What’s driving wide column NoSQL database adoption (e.g., Cassandra, Bigtable, ScyllaDB?
- What we were calling “Big Data” 10 or 15 years ago has become bigger and bigger. The number of data-generating sensors and devices is only increasing, and people need to store all this data in a way that allows them to make it valuable.
- Databases and many other systems are becoming much more distributed. You have customers all around the world, and all of them want low latency, all of them want fast responses. As a result, splitting the data between countries or regions is often critical, but it’s not simple. You might partition the data between countries and have each country access only its own data. Someone might have an account in the US, but want to access their account while traveling in Europe. You would need global synchronization between all these regions, but it doesn’t always have to be completely synchronous. Asynchronous might be fine in many cases.
- We’ve also noticed a significant increase in organizations with use cases that require low latency – across domains like gaming, IoT, and media streaming. Wide column databases have proven to be a very effective way to meet low latency expectations, especially at high throughputs.
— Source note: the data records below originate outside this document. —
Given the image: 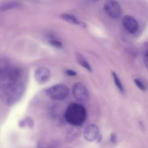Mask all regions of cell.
Listing matches in <instances>:
<instances>
[{"instance_id":"1","label":"cell","mask_w":148,"mask_h":148,"mask_svg":"<svg viewBox=\"0 0 148 148\" xmlns=\"http://www.w3.org/2000/svg\"><path fill=\"white\" fill-rule=\"evenodd\" d=\"M1 98L6 106L14 105L20 101L25 92V85L21 80L1 82Z\"/></svg>"},{"instance_id":"2","label":"cell","mask_w":148,"mask_h":148,"mask_svg":"<svg viewBox=\"0 0 148 148\" xmlns=\"http://www.w3.org/2000/svg\"><path fill=\"white\" fill-rule=\"evenodd\" d=\"M64 118L72 126H82L87 118V111L85 107L79 103H71L67 107Z\"/></svg>"},{"instance_id":"3","label":"cell","mask_w":148,"mask_h":148,"mask_svg":"<svg viewBox=\"0 0 148 148\" xmlns=\"http://www.w3.org/2000/svg\"><path fill=\"white\" fill-rule=\"evenodd\" d=\"M46 94L53 101H64L69 95V90L64 84H56L47 88Z\"/></svg>"},{"instance_id":"4","label":"cell","mask_w":148,"mask_h":148,"mask_svg":"<svg viewBox=\"0 0 148 148\" xmlns=\"http://www.w3.org/2000/svg\"><path fill=\"white\" fill-rule=\"evenodd\" d=\"M103 8L107 14L111 18L118 19L121 15V7L118 1L113 0L106 1L104 3Z\"/></svg>"},{"instance_id":"5","label":"cell","mask_w":148,"mask_h":148,"mask_svg":"<svg viewBox=\"0 0 148 148\" xmlns=\"http://www.w3.org/2000/svg\"><path fill=\"white\" fill-rule=\"evenodd\" d=\"M72 94L74 98L80 102H85L89 98V92L88 89L82 82H77L73 85Z\"/></svg>"},{"instance_id":"6","label":"cell","mask_w":148,"mask_h":148,"mask_svg":"<svg viewBox=\"0 0 148 148\" xmlns=\"http://www.w3.org/2000/svg\"><path fill=\"white\" fill-rule=\"evenodd\" d=\"M83 136L85 140L90 143L98 140L100 137L99 128L95 124H89L84 130Z\"/></svg>"},{"instance_id":"7","label":"cell","mask_w":148,"mask_h":148,"mask_svg":"<svg viewBox=\"0 0 148 148\" xmlns=\"http://www.w3.org/2000/svg\"><path fill=\"white\" fill-rule=\"evenodd\" d=\"M123 26L130 33H134L137 31L139 27L138 22L134 17L126 15L122 19Z\"/></svg>"},{"instance_id":"8","label":"cell","mask_w":148,"mask_h":148,"mask_svg":"<svg viewBox=\"0 0 148 148\" xmlns=\"http://www.w3.org/2000/svg\"><path fill=\"white\" fill-rule=\"evenodd\" d=\"M51 77L50 70L47 67L40 66L36 69L34 73V77L37 82L43 84L47 82Z\"/></svg>"},{"instance_id":"9","label":"cell","mask_w":148,"mask_h":148,"mask_svg":"<svg viewBox=\"0 0 148 148\" xmlns=\"http://www.w3.org/2000/svg\"><path fill=\"white\" fill-rule=\"evenodd\" d=\"M60 18L62 19L64 21L67 22V23H71L73 25H77L82 26V27H85V24L83 22L80 21L78 20L76 17L72 15V14H62L60 15Z\"/></svg>"},{"instance_id":"10","label":"cell","mask_w":148,"mask_h":148,"mask_svg":"<svg viewBox=\"0 0 148 148\" xmlns=\"http://www.w3.org/2000/svg\"><path fill=\"white\" fill-rule=\"evenodd\" d=\"M77 62L79 63V64L80 66H82V67L85 68V69L88 71L90 72H92V67H91L90 64L88 62V61L87 60L86 58L83 56V55L80 54V53H77Z\"/></svg>"},{"instance_id":"11","label":"cell","mask_w":148,"mask_h":148,"mask_svg":"<svg viewBox=\"0 0 148 148\" xmlns=\"http://www.w3.org/2000/svg\"><path fill=\"white\" fill-rule=\"evenodd\" d=\"M18 126L20 128H32L33 127V121L31 118L26 117L19 121Z\"/></svg>"},{"instance_id":"12","label":"cell","mask_w":148,"mask_h":148,"mask_svg":"<svg viewBox=\"0 0 148 148\" xmlns=\"http://www.w3.org/2000/svg\"><path fill=\"white\" fill-rule=\"evenodd\" d=\"M20 7V3L17 2V1H9V2L4 3V4L0 7V10L1 12H4L5 10H10V9L17 8V7Z\"/></svg>"},{"instance_id":"13","label":"cell","mask_w":148,"mask_h":148,"mask_svg":"<svg viewBox=\"0 0 148 148\" xmlns=\"http://www.w3.org/2000/svg\"><path fill=\"white\" fill-rule=\"evenodd\" d=\"M112 76H113V79H114V82L115 85L116 86V88H118L119 90L121 92V93H124V86H123V84L121 82V79H119V76L117 75V74L116 72H112Z\"/></svg>"},{"instance_id":"14","label":"cell","mask_w":148,"mask_h":148,"mask_svg":"<svg viewBox=\"0 0 148 148\" xmlns=\"http://www.w3.org/2000/svg\"><path fill=\"white\" fill-rule=\"evenodd\" d=\"M49 43L51 46H53V47L55 48H58V49H61V48H62V46H63L62 42H60L59 40H56V39H54V38L49 39Z\"/></svg>"},{"instance_id":"15","label":"cell","mask_w":148,"mask_h":148,"mask_svg":"<svg viewBox=\"0 0 148 148\" xmlns=\"http://www.w3.org/2000/svg\"><path fill=\"white\" fill-rule=\"evenodd\" d=\"M134 83H135V85H137V86L138 87V88H140L141 90H143V91H145L146 90L145 85H144V83H143V82H142L140 79H134Z\"/></svg>"},{"instance_id":"16","label":"cell","mask_w":148,"mask_h":148,"mask_svg":"<svg viewBox=\"0 0 148 148\" xmlns=\"http://www.w3.org/2000/svg\"><path fill=\"white\" fill-rule=\"evenodd\" d=\"M65 73H66L68 76H70V77L77 76V72H75L74 70H72V69H66V70L65 71Z\"/></svg>"},{"instance_id":"17","label":"cell","mask_w":148,"mask_h":148,"mask_svg":"<svg viewBox=\"0 0 148 148\" xmlns=\"http://www.w3.org/2000/svg\"><path fill=\"white\" fill-rule=\"evenodd\" d=\"M143 61H144V64L145 65L146 67L148 69V51L145 53V54L144 55V59H143Z\"/></svg>"},{"instance_id":"18","label":"cell","mask_w":148,"mask_h":148,"mask_svg":"<svg viewBox=\"0 0 148 148\" xmlns=\"http://www.w3.org/2000/svg\"><path fill=\"white\" fill-rule=\"evenodd\" d=\"M111 143H114V144H115V143H116V135L114 133H113V134H111Z\"/></svg>"}]
</instances>
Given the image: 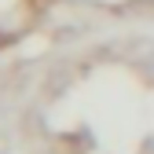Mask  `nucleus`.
Returning a JSON list of instances; mask_svg holds the SVG:
<instances>
[{"instance_id": "1", "label": "nucleus", "mask_w": 154, "mask_h": 154, "mask_svg": "<svg viewBox=\"0 0 154 154\" xmlns=\"http://www.w3.org/2000/svg\"><path fill=\"white\" fill-rule=\"evenodd\" d=\"M143 73H147V81H154V51L143 59Z\"/></svg>"}]
</instances>
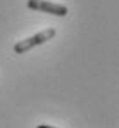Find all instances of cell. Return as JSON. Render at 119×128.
<instances>
[{
  "label": "cell",
  "instance_id": "cell-1",
  "mask_svg": "<svg viewBox=\"0 0 119 128\" xmlns=\"http://www.w3.org/2000/svg\"><path fill=\"white\" fill-rule=\"evenodd\" d=\"M55 30L54 28H47V30H43V31H40L36 35H31V36H28V38H24V40H21L14 45V52L16 54H26L28 50H31V48H35V47H38V45H43V43H47L48 40H52L54 36H55Z\"/></svg>",
  "mask_w": 119,
  "mask_h": 128
},
{
  "label": "cell",
  "instance_id": "cell-2",
  "mask_svg": "<svg viewBox=\"0 0 119 128\" xmlns=\"http://www.w3.org/2000/svg\"><path fill=\"white\" fill-rule=\"evenodd\" d=\"M28 9L36 10V12H47L52 16H67V7L62 4H55V2H48V0H28L26 2Z\"/></svg>",
  "mask_w": 119,
  "mask_h": 128
},
{
  "label": "cell",
  "instance_id": "cell-3",
  "mask_svg": "<svg viewBox=\"0 0 119 128\" xmlns=\"http://www.w3.org/2000/svg\"><path fill=\"white\" fill-rule=\"evenodd\" d=\"M36 128H55V126H48V125H38Z\"/></svg>",
  "mask_w": 119,
  "mask_h": 128
}]
</instances>
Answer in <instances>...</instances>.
Learn more about wide column databases
What are some of the tradeoffs of NoSQL?
There are probably thousands of different NoSQL databases out there, all with slightly different approaches to negotiating tradeoffs. NoSQL started as a relaxation from the model of what used to be known as a relational database (RDBMS) – Oracle, MySQL, and such. Some properties were relaxed and some properties were gained. For example, transactions were relaxed – NoSQL does not support the same level of transactions as RDBMS. But, you gain more availability and more distribution of data. Some databases relax the schema (for example, MongoDB a document database) to gain some more flexibility from the application side. There are many tradeoffs in NoSQL: distribution, transactions, latency, scale, flexibility, and more. Different NoSQL databases take different positions on these tradeoffs.
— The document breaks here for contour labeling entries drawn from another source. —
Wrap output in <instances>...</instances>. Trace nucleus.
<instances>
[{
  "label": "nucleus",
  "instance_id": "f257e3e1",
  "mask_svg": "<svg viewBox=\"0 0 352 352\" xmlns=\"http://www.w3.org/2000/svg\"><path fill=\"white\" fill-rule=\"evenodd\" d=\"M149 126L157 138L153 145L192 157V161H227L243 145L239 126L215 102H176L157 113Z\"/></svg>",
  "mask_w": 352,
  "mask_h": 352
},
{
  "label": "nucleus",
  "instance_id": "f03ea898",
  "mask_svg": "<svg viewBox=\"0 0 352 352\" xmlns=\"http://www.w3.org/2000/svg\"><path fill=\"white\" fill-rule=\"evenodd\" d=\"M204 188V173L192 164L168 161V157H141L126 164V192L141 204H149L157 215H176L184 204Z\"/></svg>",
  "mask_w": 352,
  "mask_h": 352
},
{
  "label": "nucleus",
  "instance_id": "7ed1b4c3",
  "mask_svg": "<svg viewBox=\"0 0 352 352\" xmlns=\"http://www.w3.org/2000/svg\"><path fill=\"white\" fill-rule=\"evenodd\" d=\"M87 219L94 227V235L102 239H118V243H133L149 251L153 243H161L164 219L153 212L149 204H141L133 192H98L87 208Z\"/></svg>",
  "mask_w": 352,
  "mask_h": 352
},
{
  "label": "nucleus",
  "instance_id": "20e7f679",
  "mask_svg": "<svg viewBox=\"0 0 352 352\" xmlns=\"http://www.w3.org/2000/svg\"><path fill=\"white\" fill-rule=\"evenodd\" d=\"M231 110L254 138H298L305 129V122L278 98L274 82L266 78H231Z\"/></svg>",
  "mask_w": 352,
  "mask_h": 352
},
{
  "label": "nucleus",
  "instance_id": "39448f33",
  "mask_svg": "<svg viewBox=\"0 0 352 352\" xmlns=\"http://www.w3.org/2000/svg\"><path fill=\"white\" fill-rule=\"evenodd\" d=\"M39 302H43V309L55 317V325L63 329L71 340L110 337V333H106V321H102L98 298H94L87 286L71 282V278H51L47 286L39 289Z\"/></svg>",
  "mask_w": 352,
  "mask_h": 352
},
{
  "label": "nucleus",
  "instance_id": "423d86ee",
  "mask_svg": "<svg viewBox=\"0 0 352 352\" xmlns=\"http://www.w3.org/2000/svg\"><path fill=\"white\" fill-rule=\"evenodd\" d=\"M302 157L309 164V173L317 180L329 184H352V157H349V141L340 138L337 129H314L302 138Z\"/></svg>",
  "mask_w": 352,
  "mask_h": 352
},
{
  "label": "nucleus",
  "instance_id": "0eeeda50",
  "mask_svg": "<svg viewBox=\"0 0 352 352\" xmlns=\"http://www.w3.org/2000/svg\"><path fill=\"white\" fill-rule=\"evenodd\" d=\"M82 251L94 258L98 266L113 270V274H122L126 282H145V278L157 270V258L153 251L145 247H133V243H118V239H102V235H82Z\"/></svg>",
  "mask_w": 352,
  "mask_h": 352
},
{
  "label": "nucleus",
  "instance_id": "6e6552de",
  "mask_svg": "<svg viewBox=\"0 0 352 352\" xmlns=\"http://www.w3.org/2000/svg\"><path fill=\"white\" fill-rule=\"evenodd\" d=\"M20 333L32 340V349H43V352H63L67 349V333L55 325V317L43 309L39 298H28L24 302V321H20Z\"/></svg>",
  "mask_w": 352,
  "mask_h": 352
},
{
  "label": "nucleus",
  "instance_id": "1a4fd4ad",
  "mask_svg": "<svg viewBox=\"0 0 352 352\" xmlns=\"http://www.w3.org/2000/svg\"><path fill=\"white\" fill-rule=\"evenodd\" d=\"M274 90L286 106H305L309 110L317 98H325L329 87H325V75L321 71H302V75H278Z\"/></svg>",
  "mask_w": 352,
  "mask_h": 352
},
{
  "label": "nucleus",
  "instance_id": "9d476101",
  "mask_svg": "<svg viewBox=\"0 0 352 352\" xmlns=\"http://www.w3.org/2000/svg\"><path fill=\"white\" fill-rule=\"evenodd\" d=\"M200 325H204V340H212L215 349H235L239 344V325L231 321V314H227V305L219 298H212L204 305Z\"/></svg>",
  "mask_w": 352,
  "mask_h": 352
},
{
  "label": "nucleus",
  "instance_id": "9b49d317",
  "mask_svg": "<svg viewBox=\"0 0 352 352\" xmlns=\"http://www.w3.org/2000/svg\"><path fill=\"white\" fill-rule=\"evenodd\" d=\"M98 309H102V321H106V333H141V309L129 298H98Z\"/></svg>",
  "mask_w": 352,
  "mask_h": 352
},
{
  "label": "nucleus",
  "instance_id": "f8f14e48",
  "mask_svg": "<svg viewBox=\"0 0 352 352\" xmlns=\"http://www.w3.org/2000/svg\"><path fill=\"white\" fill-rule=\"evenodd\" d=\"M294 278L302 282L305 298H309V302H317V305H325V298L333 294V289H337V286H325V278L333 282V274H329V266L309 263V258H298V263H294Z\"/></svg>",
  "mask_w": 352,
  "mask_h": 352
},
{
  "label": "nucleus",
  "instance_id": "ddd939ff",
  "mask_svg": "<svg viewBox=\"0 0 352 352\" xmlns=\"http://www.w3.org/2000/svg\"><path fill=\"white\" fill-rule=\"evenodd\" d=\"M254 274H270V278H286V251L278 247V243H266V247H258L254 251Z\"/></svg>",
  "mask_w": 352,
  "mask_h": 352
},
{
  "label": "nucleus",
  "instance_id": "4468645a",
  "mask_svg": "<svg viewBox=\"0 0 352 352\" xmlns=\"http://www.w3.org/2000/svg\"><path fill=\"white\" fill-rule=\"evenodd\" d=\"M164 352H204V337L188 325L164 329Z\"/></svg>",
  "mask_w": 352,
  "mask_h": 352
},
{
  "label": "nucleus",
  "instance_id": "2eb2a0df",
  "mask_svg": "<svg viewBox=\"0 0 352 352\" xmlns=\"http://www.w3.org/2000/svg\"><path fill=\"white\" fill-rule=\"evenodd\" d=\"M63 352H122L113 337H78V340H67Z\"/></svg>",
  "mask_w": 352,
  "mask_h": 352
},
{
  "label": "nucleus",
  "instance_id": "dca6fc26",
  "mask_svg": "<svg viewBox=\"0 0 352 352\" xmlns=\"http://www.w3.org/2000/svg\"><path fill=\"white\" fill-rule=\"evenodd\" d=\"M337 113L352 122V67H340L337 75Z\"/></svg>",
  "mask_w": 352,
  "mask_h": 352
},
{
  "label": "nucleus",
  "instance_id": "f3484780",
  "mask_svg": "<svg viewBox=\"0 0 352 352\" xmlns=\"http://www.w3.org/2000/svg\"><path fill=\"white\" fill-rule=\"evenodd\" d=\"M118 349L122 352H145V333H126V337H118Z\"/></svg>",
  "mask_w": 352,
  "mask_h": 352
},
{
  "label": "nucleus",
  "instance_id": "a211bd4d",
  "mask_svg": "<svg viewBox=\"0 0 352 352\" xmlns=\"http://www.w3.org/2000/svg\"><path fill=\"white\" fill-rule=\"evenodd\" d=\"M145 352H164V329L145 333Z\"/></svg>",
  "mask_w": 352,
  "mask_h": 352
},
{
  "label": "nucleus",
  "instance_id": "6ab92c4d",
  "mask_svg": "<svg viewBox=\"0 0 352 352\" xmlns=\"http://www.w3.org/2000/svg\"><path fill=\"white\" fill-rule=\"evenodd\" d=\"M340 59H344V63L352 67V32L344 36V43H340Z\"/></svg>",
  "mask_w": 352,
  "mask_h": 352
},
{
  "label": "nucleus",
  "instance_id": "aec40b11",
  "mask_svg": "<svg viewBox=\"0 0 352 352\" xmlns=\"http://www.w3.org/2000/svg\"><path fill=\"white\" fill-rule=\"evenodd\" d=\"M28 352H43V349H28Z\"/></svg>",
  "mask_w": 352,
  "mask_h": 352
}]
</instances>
The CAP theorem is another big tradeoff. If you want your system to always be available, you have to give up on another property, which is full consistency. Imagine that you have two servers in two data centers, located in two different regions. What happens if one goes down and you can’t guarantee that the data is the same on both servers? In this case, databases that prioritize consistency limit availability – they prevent reads and writes that they cannot guarantee will be consistent. But databases that prioritize availability will continue serving reads and writes, even if the two servers might not be in sync for a short amount of time. In many cases, this is fine. Consider your cable or your Netflix – you always want to have some service, even if in some rare cases you’re not getting the latest update from your watch history.
How does NewSQL (Distributed SQL) compare with NoSQL? Is the distinction between SQL and NoSQL blurring?
When NoSQL was born, many requirements were relaxed to gain availability – for example, transaction support and full SQL (with JOINs, etc.) . But, in recent years, some databases actually managed to merge distribution and, to some extent, availability – plus also support for transactions and full SQL.
However, if you do want to support SQL, you must pay for it – usually in latency. This latency comes from the fact that you need to send a lot of messages between the distributed system nodes to reach a consensus, and all these messages require processing, which impacts latency. The end result is that these databases – some of which are quite cool – still cannot compete with NoSQL’s excellent performance. But, you gain things like support for transactions. Again, it’s a tradeoff. PACELC, an extension to the CAP theorem, formalizes this tradeoff.
Will a Kubernetes-based cloud native orchestration model become standard for databases in the next few years?
The trend is obvious: Everyone is moving to Kubernetes, and now databases are finally joining the party. Kubernetes was created and designed largely for stateless applications. When using stateful applications, it’s still a challenge to some extent, but the market has spoken and everyone is moving to Kubernetes.
For a database that focuses on performance, it can be a challenge to retain that level of performance and low latency on Kubernetes because it adds latency – as does any kind of abstraction layer that you add to the system. It’s certainly not trivial; but we’ve worked on it quite a bit at ScyllaDB and we’ve shown that it is possible.